While Hive provides a solid foundation for BDD's operations, Spark is the workhorse. All data processing operations are run through Spark, which allows BDD to analyze and transform data in-memory. This approach effectively sidesteps the launching of slower MapReduce jobs through Hive and gives the processing engine direct access to the data.
When a user commits a series of transforms to a data set via the BDD UI, those transforms are interpreted into a Groovy script that are then passed to Spark through an Oozie job. Here, we can see how some date strings are converted to datetime objects behind the scenes:
After Spark has done its handiwork, the data is then written out to HDFS as a new set of files, serialized and compressed in Avro. The original collection stays intact in another location in case we want to go back to it in the future.
From this point, the data is then loaded into the Dgraph.
The Dgraph is basically an in-memory index, and is what enables the real-time, dynamic exploration of data in BDD. This concept might be familiar to those who have used Oracle Endeca Information Discovery, where the Dgraph also played a key role, and this lineage means BDD inherits some very nice features: quick response, keyword search, impromptu querying, and the ability to unify metrics, structured and unstructured data in a single interface. The biggest difference now is that users have the ability to apply these real-time search and analytic capabilities to data sitting on Hadoop.

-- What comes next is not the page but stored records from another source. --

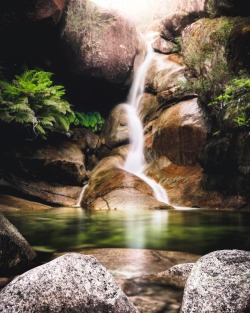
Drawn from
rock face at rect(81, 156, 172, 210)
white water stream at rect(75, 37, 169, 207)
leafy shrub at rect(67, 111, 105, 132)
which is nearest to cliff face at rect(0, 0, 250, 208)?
rock face at rect(81, 156, 172, 210)

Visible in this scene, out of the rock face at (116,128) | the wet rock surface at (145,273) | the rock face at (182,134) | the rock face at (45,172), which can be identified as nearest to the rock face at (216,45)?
the rock face at (182,134)

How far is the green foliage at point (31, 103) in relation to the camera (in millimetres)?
10391

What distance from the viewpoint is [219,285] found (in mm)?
2439

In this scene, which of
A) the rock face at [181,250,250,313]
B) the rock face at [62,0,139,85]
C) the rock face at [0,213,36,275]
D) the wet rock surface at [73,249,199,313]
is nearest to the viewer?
the rock face at [181,250,250,313]

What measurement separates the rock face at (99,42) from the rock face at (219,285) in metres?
12.8

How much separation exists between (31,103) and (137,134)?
5.59 m

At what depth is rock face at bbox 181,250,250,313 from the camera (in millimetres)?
2299

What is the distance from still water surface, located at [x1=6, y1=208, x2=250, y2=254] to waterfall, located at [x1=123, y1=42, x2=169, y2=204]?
11.2 ft

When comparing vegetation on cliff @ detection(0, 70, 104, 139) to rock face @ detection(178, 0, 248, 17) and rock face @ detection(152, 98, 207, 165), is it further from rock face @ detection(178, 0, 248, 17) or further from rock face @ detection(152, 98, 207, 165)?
rock face @ detection(178, 0, 248, 17)

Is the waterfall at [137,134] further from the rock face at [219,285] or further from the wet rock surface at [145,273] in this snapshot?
the rock face at [219,285]

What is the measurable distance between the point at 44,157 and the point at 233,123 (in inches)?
271

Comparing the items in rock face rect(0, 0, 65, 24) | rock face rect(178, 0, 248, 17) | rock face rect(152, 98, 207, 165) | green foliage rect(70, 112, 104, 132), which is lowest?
rock face rect(152, 98, 207, 165)

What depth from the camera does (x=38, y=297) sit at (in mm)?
2209

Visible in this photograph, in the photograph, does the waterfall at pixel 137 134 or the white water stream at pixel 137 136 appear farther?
the waterfall at pixel 137 134
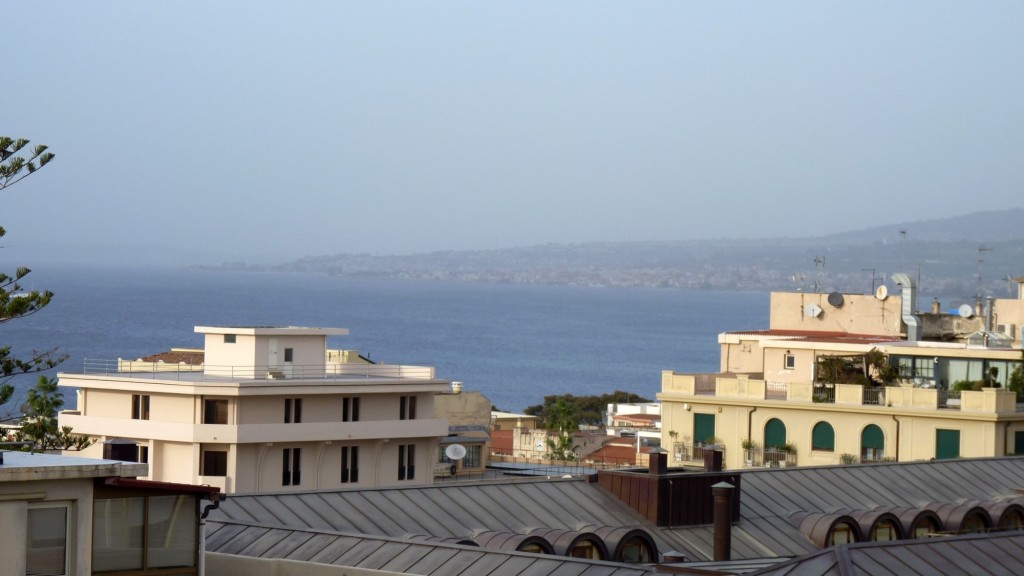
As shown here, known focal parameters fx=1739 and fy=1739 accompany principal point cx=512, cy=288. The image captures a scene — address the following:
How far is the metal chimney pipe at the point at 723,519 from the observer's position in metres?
25.5

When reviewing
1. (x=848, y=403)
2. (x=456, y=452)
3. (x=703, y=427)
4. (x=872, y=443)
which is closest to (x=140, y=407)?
(x=456, y=452)

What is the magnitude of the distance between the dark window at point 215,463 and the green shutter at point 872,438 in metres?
20.1

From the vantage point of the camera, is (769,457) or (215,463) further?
(769,457)

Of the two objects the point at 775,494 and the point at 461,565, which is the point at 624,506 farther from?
the point at 461,565

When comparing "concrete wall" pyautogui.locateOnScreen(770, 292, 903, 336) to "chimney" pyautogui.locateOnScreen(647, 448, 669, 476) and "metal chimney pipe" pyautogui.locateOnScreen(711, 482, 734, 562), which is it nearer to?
"chimney" pyautogui.locateOnScreen(647, 448, 669, 476)

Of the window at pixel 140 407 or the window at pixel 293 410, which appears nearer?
the window at pixel 140 407

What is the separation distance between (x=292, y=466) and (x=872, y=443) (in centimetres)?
1840

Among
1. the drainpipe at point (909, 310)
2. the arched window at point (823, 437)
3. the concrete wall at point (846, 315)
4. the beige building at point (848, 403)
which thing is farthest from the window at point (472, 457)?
the drainpipe at point (909, 310)

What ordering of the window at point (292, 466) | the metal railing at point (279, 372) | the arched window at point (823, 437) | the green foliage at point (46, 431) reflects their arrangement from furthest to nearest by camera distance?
1. the metal railing at point (279, 372)
2. the arched window at point (823, 437)
3. the window at point (292, 466)
4. the green foliage at point (46, 431)

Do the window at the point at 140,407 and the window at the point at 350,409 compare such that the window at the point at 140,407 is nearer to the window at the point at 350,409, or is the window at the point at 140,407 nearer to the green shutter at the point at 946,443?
the window at the point at 350,409

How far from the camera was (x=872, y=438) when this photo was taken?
2184 inches

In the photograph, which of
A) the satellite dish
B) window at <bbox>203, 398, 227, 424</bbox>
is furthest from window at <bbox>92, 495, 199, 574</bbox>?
the satellite dish

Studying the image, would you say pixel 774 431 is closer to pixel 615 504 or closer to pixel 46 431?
pixel 46 431

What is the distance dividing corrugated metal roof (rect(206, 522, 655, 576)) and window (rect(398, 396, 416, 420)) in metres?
35.3
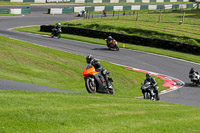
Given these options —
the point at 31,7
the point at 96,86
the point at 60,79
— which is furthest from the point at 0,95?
the point at 31,7

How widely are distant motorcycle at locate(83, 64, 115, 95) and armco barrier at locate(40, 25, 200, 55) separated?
18.6 m

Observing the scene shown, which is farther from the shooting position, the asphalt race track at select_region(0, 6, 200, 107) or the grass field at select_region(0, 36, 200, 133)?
the asphalt race track at select_region(0, 6, 200, 107)

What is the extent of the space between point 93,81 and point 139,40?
2285cm

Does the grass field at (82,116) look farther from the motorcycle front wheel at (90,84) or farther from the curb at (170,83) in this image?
the curb at (170,83)

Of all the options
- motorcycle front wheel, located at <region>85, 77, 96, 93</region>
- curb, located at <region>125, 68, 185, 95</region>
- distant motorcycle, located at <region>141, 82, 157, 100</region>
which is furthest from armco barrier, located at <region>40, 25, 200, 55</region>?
motorcycle front wheel, located at <region>85, 77, 96, 93</region>

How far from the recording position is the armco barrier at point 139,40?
3169 cm

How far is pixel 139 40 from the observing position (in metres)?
36.0

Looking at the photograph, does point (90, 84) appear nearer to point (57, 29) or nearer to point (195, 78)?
point (195, 78)

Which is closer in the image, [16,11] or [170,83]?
[170,83]

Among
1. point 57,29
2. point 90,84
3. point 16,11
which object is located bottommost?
point 90,84

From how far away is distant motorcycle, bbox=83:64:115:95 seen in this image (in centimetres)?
1382

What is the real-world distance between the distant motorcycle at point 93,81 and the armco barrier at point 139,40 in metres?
18.6

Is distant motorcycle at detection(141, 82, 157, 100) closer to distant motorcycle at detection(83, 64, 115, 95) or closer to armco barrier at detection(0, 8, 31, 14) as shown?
distant motorcycle at detection(83, 64, 115, 95)

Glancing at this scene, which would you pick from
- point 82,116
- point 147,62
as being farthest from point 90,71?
point 147,62
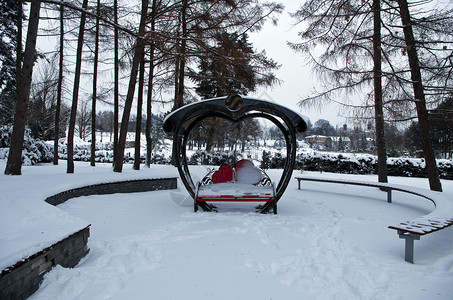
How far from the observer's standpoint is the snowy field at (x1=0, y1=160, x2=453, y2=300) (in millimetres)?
2586

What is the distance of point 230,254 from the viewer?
3.49 metres

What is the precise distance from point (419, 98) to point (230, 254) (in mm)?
6594

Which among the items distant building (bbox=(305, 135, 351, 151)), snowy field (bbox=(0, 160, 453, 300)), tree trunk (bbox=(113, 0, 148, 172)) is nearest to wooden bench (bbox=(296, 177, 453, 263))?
snowy field (bbox=(0, 160, 453, 300))

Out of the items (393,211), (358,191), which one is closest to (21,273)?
(393,211)

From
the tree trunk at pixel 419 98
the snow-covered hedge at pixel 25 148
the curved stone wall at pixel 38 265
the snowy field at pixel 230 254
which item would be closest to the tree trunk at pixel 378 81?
the tree trunk at pixel 419 98

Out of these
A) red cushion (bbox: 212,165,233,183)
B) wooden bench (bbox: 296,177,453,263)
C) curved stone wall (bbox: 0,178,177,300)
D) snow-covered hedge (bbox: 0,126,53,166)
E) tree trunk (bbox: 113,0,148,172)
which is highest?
tree trunk (bbox: 113,0,148,172)

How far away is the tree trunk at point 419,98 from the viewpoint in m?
7.13

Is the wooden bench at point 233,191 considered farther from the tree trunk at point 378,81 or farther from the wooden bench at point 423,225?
the tree trunk at point 378,81

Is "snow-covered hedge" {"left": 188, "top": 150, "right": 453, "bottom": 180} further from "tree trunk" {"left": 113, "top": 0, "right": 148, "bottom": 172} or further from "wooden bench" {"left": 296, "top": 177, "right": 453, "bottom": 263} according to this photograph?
"wooden bench" {"left": 296, "top": 177, "right": 453, "bottom": 263}

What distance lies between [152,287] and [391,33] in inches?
353

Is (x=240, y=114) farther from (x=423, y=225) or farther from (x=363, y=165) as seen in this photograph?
(x=363, y=165)

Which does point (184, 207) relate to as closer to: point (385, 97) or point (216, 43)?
point (385, 97)

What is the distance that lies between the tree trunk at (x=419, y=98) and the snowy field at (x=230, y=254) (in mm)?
2100

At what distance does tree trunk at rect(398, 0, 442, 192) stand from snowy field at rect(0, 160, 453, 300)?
2100 mm
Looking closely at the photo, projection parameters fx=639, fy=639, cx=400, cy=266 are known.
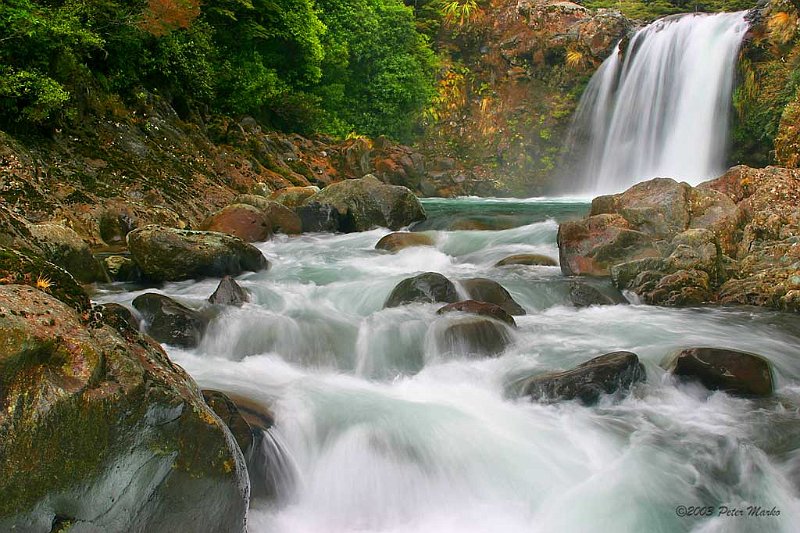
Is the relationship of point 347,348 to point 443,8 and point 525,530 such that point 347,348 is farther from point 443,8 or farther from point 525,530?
point 443,8

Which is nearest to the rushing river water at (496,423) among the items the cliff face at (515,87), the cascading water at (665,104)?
the cascading water at (665,104)

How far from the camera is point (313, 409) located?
17.7 feet

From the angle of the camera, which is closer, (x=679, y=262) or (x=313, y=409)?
(x=313, y=409)

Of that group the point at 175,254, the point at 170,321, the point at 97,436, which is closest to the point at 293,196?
the point at 175,254

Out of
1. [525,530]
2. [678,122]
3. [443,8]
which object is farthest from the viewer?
[443,8]

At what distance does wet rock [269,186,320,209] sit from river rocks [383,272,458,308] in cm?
696

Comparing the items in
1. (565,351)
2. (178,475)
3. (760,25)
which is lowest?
(565,351)

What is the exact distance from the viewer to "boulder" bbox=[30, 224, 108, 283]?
7973mm

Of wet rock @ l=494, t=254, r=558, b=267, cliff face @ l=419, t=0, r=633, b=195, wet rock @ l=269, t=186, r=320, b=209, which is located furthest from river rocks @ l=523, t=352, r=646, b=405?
cliff face @ l=419, t=0, r=633, b=195

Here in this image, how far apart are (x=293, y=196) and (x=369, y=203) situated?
2136 mm

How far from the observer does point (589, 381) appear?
559 centimetres

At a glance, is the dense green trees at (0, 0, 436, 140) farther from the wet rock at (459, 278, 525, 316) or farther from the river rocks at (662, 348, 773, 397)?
the river rocks at (662, 348, 773, 397)

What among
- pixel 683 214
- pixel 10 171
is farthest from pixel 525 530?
pixel 10 171

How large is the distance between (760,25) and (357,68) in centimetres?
1392
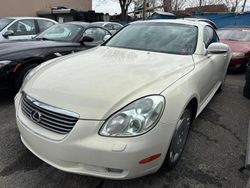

We think the marriage of this kind of discovery application with Hadoop makes a lot of sense. For starters, Hadoop has enabled organizations to store vast amounts of data cheaply without necessarily knowing everything about its structure and contents. BDD, meanwhile, offers a solution to indexing exactly this kind of data -- data that is irregular, inconsistent and varied.
There's also the issue of access. Currently, most data tools in the Hadoop ecosystem require a moderate level of technical knowledge, meaning wide swaths of an organization might have little to no view of all that data on HDFS. BDD offers a system to connect more people to that data, in a way that's straightforward and intuitive.